Exercise description —
Write out the records below line for line, keeping every character as it appears.

(Records contained in a dataset)

○ ○ ○ ○ ○ ○ ○

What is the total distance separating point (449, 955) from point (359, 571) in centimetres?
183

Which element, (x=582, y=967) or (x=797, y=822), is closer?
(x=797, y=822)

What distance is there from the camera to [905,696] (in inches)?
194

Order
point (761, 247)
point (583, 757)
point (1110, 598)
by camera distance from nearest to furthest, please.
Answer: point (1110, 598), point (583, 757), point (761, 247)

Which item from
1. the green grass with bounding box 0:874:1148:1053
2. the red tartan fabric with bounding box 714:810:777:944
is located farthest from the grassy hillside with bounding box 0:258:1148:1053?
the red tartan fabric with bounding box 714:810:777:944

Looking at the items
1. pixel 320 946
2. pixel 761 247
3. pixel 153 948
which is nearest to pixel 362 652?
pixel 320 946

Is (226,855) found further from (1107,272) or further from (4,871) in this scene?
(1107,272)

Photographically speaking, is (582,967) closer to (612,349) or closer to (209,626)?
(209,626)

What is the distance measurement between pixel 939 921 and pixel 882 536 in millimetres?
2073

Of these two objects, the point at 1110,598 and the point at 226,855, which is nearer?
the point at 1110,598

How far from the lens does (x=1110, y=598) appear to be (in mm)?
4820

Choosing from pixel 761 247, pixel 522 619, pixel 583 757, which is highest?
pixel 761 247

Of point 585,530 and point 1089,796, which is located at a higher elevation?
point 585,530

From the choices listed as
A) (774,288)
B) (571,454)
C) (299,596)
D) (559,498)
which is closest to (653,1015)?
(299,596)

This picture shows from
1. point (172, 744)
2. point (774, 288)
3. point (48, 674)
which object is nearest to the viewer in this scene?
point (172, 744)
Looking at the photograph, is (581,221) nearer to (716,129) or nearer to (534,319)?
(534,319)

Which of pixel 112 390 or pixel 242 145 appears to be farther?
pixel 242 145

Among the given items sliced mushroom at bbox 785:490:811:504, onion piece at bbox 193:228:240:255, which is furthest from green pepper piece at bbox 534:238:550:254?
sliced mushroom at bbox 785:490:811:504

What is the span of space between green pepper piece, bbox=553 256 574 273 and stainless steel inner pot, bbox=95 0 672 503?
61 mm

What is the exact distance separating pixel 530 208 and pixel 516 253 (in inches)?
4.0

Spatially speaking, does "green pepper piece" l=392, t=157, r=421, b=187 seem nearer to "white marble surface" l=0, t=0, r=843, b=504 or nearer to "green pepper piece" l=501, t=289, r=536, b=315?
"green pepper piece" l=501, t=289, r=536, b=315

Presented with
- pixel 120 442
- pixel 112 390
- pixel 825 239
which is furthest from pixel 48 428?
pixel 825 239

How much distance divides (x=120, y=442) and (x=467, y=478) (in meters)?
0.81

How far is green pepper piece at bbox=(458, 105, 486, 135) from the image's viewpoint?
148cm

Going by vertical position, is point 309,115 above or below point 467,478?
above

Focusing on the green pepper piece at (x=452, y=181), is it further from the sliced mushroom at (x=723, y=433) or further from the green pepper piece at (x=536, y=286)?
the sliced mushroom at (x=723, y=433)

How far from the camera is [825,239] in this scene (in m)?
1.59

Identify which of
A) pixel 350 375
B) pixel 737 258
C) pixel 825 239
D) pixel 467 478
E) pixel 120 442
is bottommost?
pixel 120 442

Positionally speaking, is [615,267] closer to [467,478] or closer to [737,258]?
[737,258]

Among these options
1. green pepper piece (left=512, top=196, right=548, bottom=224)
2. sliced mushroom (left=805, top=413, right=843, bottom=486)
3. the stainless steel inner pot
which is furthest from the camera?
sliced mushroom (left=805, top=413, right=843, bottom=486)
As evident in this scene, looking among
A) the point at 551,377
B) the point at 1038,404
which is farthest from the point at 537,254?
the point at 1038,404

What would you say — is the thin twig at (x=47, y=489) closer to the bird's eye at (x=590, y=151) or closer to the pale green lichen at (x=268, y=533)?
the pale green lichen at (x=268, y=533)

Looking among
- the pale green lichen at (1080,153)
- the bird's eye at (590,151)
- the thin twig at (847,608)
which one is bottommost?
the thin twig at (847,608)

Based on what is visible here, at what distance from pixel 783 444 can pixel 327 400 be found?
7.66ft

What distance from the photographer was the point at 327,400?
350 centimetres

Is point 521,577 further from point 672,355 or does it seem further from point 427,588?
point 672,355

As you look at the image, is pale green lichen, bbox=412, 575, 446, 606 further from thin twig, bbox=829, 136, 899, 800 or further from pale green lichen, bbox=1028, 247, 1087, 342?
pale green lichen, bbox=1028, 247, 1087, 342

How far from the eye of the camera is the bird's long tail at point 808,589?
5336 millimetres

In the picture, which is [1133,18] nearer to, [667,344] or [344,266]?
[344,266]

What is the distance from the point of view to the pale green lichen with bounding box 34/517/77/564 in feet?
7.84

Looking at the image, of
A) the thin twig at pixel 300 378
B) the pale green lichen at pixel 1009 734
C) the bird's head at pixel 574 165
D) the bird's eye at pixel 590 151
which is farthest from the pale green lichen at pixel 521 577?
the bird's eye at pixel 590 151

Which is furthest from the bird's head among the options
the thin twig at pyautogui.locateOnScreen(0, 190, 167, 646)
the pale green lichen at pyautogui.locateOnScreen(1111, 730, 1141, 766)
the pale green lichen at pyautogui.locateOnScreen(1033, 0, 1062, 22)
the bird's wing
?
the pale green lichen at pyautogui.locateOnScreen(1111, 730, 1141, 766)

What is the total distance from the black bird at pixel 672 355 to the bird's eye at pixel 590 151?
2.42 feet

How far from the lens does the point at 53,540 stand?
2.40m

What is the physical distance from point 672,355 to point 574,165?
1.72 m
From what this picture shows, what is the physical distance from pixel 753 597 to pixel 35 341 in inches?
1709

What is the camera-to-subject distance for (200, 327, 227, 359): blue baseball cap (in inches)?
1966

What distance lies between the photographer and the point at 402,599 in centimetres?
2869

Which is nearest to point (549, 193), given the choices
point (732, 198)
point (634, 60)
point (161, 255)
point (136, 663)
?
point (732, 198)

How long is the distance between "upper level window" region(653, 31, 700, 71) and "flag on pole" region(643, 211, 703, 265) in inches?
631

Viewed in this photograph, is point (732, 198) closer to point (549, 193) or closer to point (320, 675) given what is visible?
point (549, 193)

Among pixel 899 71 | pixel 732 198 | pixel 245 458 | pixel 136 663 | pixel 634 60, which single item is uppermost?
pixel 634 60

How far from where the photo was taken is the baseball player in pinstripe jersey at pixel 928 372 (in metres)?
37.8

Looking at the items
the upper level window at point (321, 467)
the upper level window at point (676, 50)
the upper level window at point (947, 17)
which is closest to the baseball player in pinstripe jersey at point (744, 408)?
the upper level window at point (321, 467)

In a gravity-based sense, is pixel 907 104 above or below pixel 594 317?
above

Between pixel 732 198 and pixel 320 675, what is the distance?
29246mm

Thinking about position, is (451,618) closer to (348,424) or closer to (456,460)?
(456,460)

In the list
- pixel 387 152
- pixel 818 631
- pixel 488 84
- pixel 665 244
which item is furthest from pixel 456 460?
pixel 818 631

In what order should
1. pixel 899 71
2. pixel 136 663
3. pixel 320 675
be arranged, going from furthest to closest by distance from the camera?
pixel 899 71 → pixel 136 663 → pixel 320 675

○ ○ ○ ○ ○ ○ ○

Task solution —
What is the total distance separating point (449, 955) from point (359, 571) in centimetres?
183

Which element, (x=582, y=967) or (x=797, y=822), is closer?
(x=797, y=822)

What distance is there from the camera to [905,696] (in inches)?
194

Order
point (761, 247)
point (583, 757)
point (1110, 598)
by camera distance from nearest to furthest, please.
Answer: point (1110, 598), point (583, 757), point (761, 247)

Which item from
1. the green grass with bounding box 0:874:1148:1053
2. the red tartan fabric with bounding box 714:810:777:944
is located farthest from the grassy hillside with bounding box 0:258:1148:1053?
the red tartan fabric with bounding box 714:810:777:944

Looking at the items
1. pixel 320 946
2. pixel 761 247
3. pixel 153 948
which is nearest to pixel 362 652?
pixel 320 946

Is (226,855) found further from (1107,272) or further from (4,871) in this scene?
(1107,272)

Photographically speaking, is (582,967) closer to (612,349) or closer to (209,626)?
(209,626)

What is the distance measurement between pixel 939 921 and pixel 882 536 in millimetres?
2073

Of these two objects, the point at 1110,598 and the point at 226,855, which is nearer?
the point at 1110,598

How far from the lens does (x=1110, y=598) appear to be (in mm)?
4820

Choosing from pixel 761 247, pixel 522 619, pixel 583 757, which is highest?
pixel 761 247

Of point 585,530 and point 1089,796, which is located at a higher elevation?
point 585,530

From the choices listed as
A) (774,288)
B) (571,454)
C) (299,596)
D) (559,498)
which is closest to (653,1015)?
(299,596)

This picture shows from
1. point (172, 744)
2. point (774, 288)
3. point (48, 674)
which object is nearest to the viewer in this scene?
point (172, 744)
Looking at the photograph, is (581,221) nearer to (716,129) or nearer to (534,319)?
(534,319)

Which of pixel 112 390 or pixel 242 145 appears to be farther?
pixel 242 145

Among the given items sliced mushroom at bbox 785:490:811:504, onion piece at bbox 193:228:240:255, which is furthest from green pepper piece at bbox 534:238:550:254?
sliced mushroom at bbox 785:490:811:504

What is the span of space between green pepper piece, bbox=553 256 574 273 and stainless steel inner pot, bbox=95 0 672 503?
61 mm

What is the exact distance separating pixel 530 208 and pixel 516 253 (in inches)?
4.0

Spatially speaking, does "green pepper piece" l=392, t=157, r=421, b=187 seem nearer to "white marble surface" l=0, t=0, r=843, b=504 or nearer to "green pepper piece" l=501, t=289, r=536, b=315?
"green pepper piece" l=501, t=289, r=536, b=315

Presented with
- pixel 120 442
- pixel 112 390
- pixel 825 239
which is furthest from pixel 48 428?
pixel 825 239

How much distance divides (x=120, y=442) and (x=467, y=478) (in meters)?
0.81

How far is green pepper piece at bbox=(458, 105, 486, 135) from the image's viewpoint?
148cm

Going by vertical position, is point 309,115 above or below point 467,478?
above

Focusing on the green pepper piece at (x=452, y=181), is it further from the sliced mushroom at (x=723, y=433) or further from the green pepper piece at (x=536, y=286)?
the sliced mushroom at (x=723, y=433)

How far from the camera is [825,239] in this scene (in m)?
1.59

Identify which of
A) pixel 350 375
B) pixel 737 258
C) pixel 825 239
D) pixel 467 478
E) pixel 120 442
is bottommost?
pixel 120 442

Positionally speaking, is [615,267] closer to [467,478] or closer to [737,258]?
[737,258]

Among these options
1. green pepper piece (left=512, top=196, right=548, bottom=224)
2. sliced mushroom (left=805, top=413, right=843, bottom=486)
3. the stainless steel inner pot
which is furthest from the camera?
sliced mushroom (left=805, top=413, right=843, bottom=486)
As evident in this scene, looking among
A) the point at 551,377
B) the point at 1038,404
which is farthest from the point at 537,254?
the point at 1038,404

What would you say — is the thin twig at (x=47, y=489) closer to the bird's eye at (x=590, y=151) or closer to the pale green lichen at (x=268, y=533)?
the pale green lichen at (x=268, y=533)

Looking among
- the pale green lichen at (1080,153)
- the bird's eye at (590,151)
- the thin twig at (847,608)
which one is bottommost?
the thin twig at (847,608)

Based on what is visible here, at what distance from pixel 783 444 can pixel 327 400 be found?
7.66ft

What distance from the photographer was the point at 327,400?
350 centimetres

Is point 521,577 further from point 672,355 or does it seem further from point 427,588?
point 672,355

As you look at the image, is pale green lichen, bbox=412, 575, 446, 606 further from thin twig, bbox=829, 136, 899, 800 or further from pale green lichen, bbox=1028, 247, 1087, 342?
pale green lichen, bbox=1028, 247, 1087, 342

How far from the eye of the camera is the bird's long tail at point 808,589?
5336 millimetres

In the picture, which is [1133,18] nearer to, [667,344] or [344,266]?
[344,266]

What is the distance from the point of view to the pale green lichen with bounding box 34/517/77/564 in feet?
7.84

Looking at the image, of
A) the thin twig at pixel 300 378
B) the pale green lichen at pixel 1009 734
C) the bird's head at pixel 574 165
D) the bird's eye at pixel 590 151
which is farthest from the pale green lichen at pixel 521 577?
the bird's eye at pixel 590 151

Which is furthest from the bird's head among the options
the thin twig at pyautogui.locateOnScreen(0, 190, 167, 646)
the pale green lichen at pyautogui.locateOnScreen(1111, 730, 1141, 766)
the pale green lichen at pyautogui.locateOnScreen(1033, 0, 1062, 22)
the bird's wing
?
the pale green lichen at pyautogui.locateOnScreen(1111, 730, 1141, 766)

What is the total distance from the black bird at pixel 672 355 to the bird's eye at pixel 590 151?
2.42 feet

How far from the lens does the point at 53,540 stand?
2.40m

What is the physical distance from point 672,355 to point 574,165?
1.72 m
From what this picture shows, what is the physical distance from pixel 753 597 to pixel 35 341 in inches?
1709

What is the camera-to-subject distance for (200, 327, 227, 359): blue baseball cap (in inches)?
1966

What distance lies between the photographer and the point at 402,599 in centimetres?
2869

Which is nearest to point (549, 193), given the choices
point (732, 198)
point (634, 60)
point (161, 255)
point (136, 663)
?
point (732, 198)

How long is the distance between "upper level window" region(653, 31, 700, 71) and "flag on pole" region(643, 211, 703, 265) in inches?
631

Viewed in this photograph, is point (732, 198) closer to point (549, 193) or closer to point (320, 675) given what is visible?
point (549, 193)

Among pixel 899 71 | pixel 732 198 | pixel 245 458 | pixel 136 663 | pixel 634 60, which single item is uppermost?
pixel 634 60

How far from where the photo was taken is the baseball player in pinstripe jersey at pixel 928 372 (in metres)?
37.8

Looking at the items
the upper level window at point (321, 467)
the upper level window at point (676, 50)
the upper level window at point (947, 17)
which is closest to the baseball player in pinstripe jersey at point (744, 408)?
the upper level window at point (321, 467)

In a gravity-based sense, is pixel 907 104 above or below pixel 594 317?
above

Between pixel 732 198 and pixel 320 675, what is the distance?
29246mm

Thinking about position, is (451,618) closer to (348,424) or closer to (456,460)?
(456,460)

In the list
- pixel 387 152
- pixel 818 631
- pixel 488 84
- pixel 665 244
which item is furthest from pixel 456 460?
pixel 818 631

In what order should
1. pixel 899 71
2. pixel 136 663
3. pixel 320 675
be arranged, going from furthest to closest by distance from the camera?
pixel 899 71 → pixel 136 663 → pixel 320 675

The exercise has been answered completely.